#### Task statement:
Convert the data below, from its start through the line containing "185 centimetres" (inclusive), into a two-column CSV with the headers input and output. Give one row for each input and its answer, with each value in a single quoted field and any line breaks replaced by spaces.

※ ※ ※

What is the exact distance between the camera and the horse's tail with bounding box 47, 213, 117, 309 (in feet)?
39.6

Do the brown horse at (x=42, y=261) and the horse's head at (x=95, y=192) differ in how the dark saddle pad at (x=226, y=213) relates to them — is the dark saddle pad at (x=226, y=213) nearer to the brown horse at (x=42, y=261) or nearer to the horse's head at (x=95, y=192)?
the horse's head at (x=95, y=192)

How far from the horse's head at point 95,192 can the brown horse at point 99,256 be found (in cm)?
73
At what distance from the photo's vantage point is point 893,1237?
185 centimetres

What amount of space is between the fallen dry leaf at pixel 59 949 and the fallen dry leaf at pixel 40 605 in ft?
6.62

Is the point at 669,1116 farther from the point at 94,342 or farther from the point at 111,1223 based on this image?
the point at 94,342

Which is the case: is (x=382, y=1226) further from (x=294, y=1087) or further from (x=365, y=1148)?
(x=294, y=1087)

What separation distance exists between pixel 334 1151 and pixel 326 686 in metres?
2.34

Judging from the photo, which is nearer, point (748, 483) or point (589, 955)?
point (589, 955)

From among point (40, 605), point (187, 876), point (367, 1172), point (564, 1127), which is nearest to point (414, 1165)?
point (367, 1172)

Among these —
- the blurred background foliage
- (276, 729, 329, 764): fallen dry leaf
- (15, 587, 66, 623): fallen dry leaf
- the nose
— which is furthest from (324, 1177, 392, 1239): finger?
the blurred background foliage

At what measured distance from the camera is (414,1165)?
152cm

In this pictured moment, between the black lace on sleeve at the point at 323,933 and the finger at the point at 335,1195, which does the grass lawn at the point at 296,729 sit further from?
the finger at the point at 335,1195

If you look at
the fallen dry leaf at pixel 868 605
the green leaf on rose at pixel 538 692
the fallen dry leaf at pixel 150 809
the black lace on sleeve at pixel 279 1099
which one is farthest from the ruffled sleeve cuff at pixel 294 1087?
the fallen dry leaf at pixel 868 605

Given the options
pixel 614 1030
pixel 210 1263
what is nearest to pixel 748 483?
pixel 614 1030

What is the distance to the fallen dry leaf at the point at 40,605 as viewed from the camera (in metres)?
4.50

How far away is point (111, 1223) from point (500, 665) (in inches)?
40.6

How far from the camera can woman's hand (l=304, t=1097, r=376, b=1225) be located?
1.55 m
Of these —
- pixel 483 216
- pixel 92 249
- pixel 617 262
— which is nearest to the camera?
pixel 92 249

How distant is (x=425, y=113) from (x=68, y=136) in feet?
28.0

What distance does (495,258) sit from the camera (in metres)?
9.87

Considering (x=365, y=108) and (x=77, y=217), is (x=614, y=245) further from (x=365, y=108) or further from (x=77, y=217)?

※ ※ ※

#### Solution:
input,output
"What is the exact distance between the camera and the horse's tail with bounding box 47, 213, 117, 309 (in feet)?","39.6"
"Do the brown horse at (x=42, y=261) and the horse's head at (x=95, y=192) differ in how the dark saddle pad at (x=226, y=213) relates to them — is the dark saddle pad at (x=226, y=213) nearer to the brown horse at (x=42, y=261) or nearer to the horse's head at (x=95, y=192)?","the horse's head at (x=95, y=192)"
"How far from the horse's head at point 95,192 can the brown horse at point 99,256 be found (in cm)?","73"
"At what distance from the photo's vantage point is point 893,1237?","185 centimetres"